Data for this task ::
____

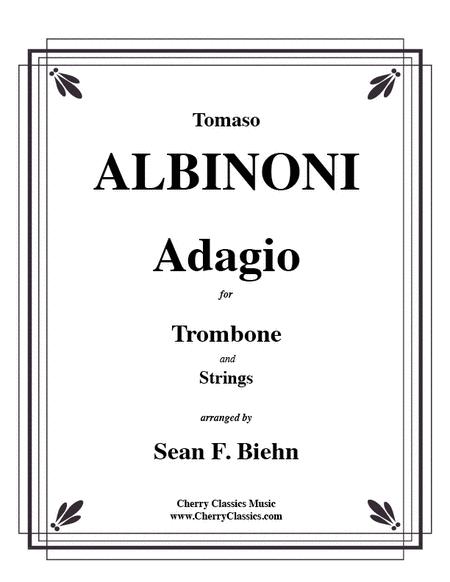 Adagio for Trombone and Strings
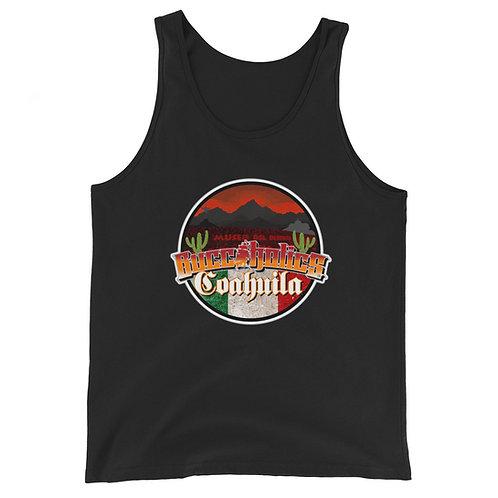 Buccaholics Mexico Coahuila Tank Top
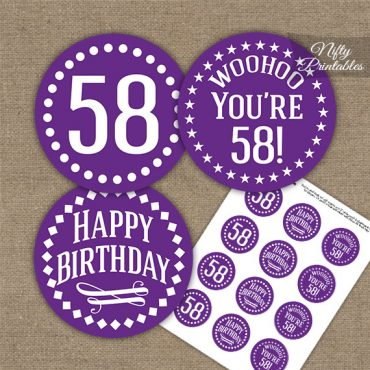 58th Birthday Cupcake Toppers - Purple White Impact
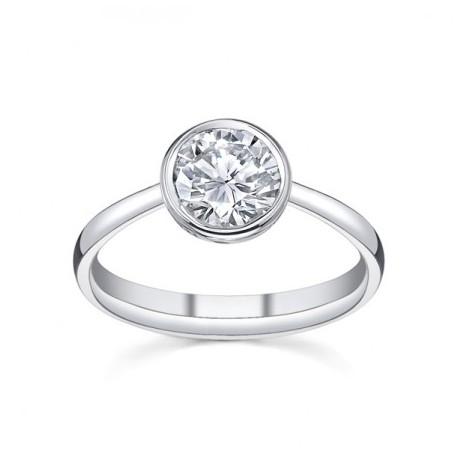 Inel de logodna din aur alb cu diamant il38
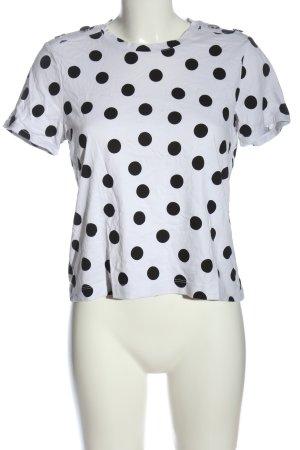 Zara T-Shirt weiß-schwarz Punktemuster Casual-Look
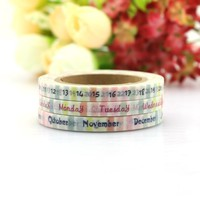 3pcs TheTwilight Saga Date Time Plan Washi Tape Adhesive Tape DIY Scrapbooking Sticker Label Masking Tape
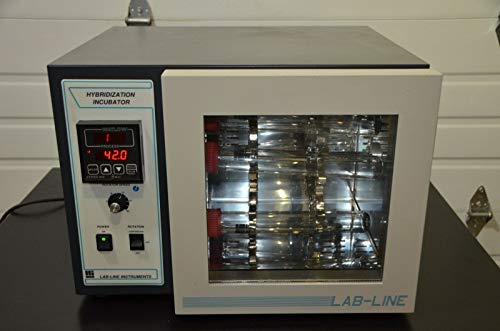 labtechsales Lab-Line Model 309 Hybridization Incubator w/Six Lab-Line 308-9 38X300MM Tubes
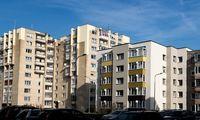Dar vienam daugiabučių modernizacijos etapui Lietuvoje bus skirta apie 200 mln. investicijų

____

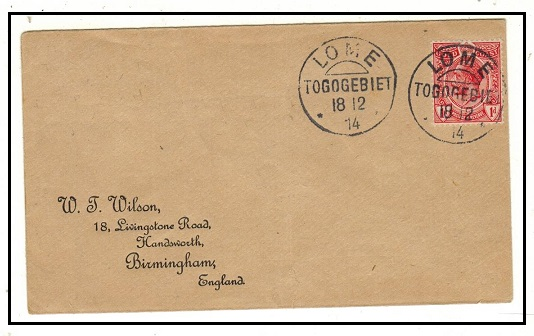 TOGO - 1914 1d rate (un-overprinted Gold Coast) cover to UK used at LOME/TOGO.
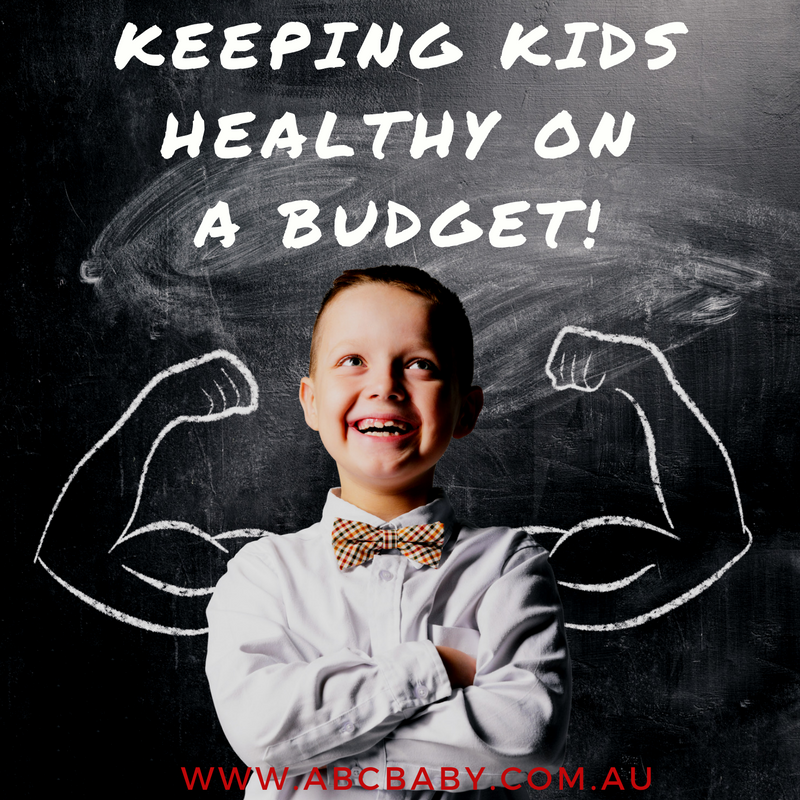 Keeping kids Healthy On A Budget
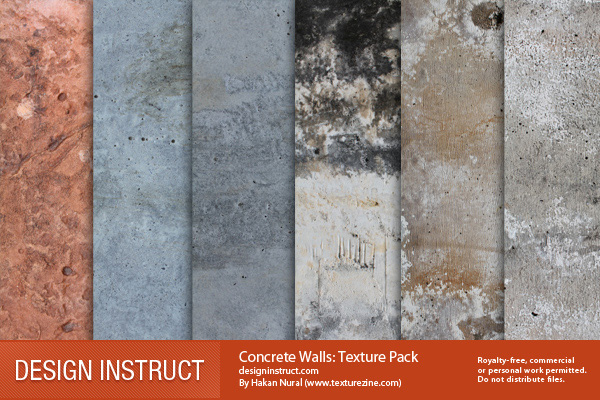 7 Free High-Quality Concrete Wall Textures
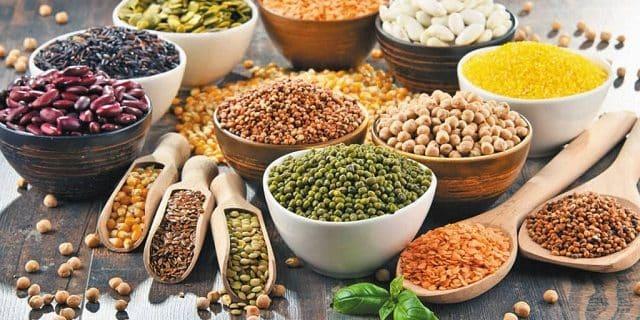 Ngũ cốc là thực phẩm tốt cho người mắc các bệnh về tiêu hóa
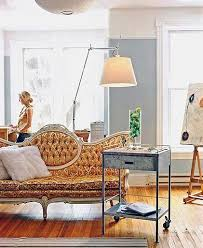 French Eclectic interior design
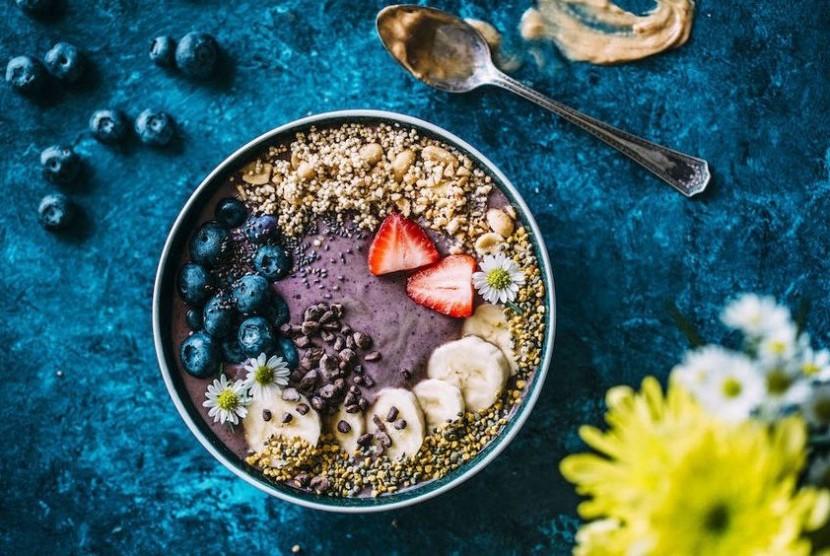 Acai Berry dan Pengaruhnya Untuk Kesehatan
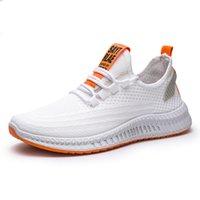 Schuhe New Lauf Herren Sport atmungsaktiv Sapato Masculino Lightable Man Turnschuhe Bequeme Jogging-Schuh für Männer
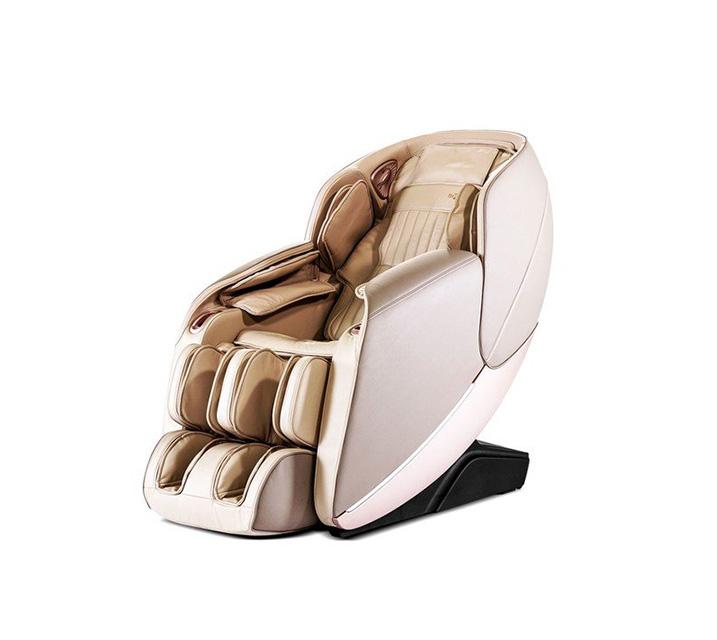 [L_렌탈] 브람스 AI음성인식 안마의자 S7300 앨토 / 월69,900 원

____

What needs to be done ::
Return only the stretch above from the line containing "French Eclectic interior design" through the line containing "[L_렌탈] 브람스 AI음성인식 안마의자 S7300 앨토 / 월69,900 원", word for word and without pictures.

Response ::
 French Eclectic interior design
 Acai Berry dan Pengaruhnya Untuk Kesehatan
 Schuhe New Lauf Herren Sport atmungsaktiv Sapato Masculino Lightable Man Turnschuhe Bequeme Jogging-Schuh für Männer
 [L_렌탈] 브람스 AI음성인식 안마의자 S7300 앨토 / 월69,900 원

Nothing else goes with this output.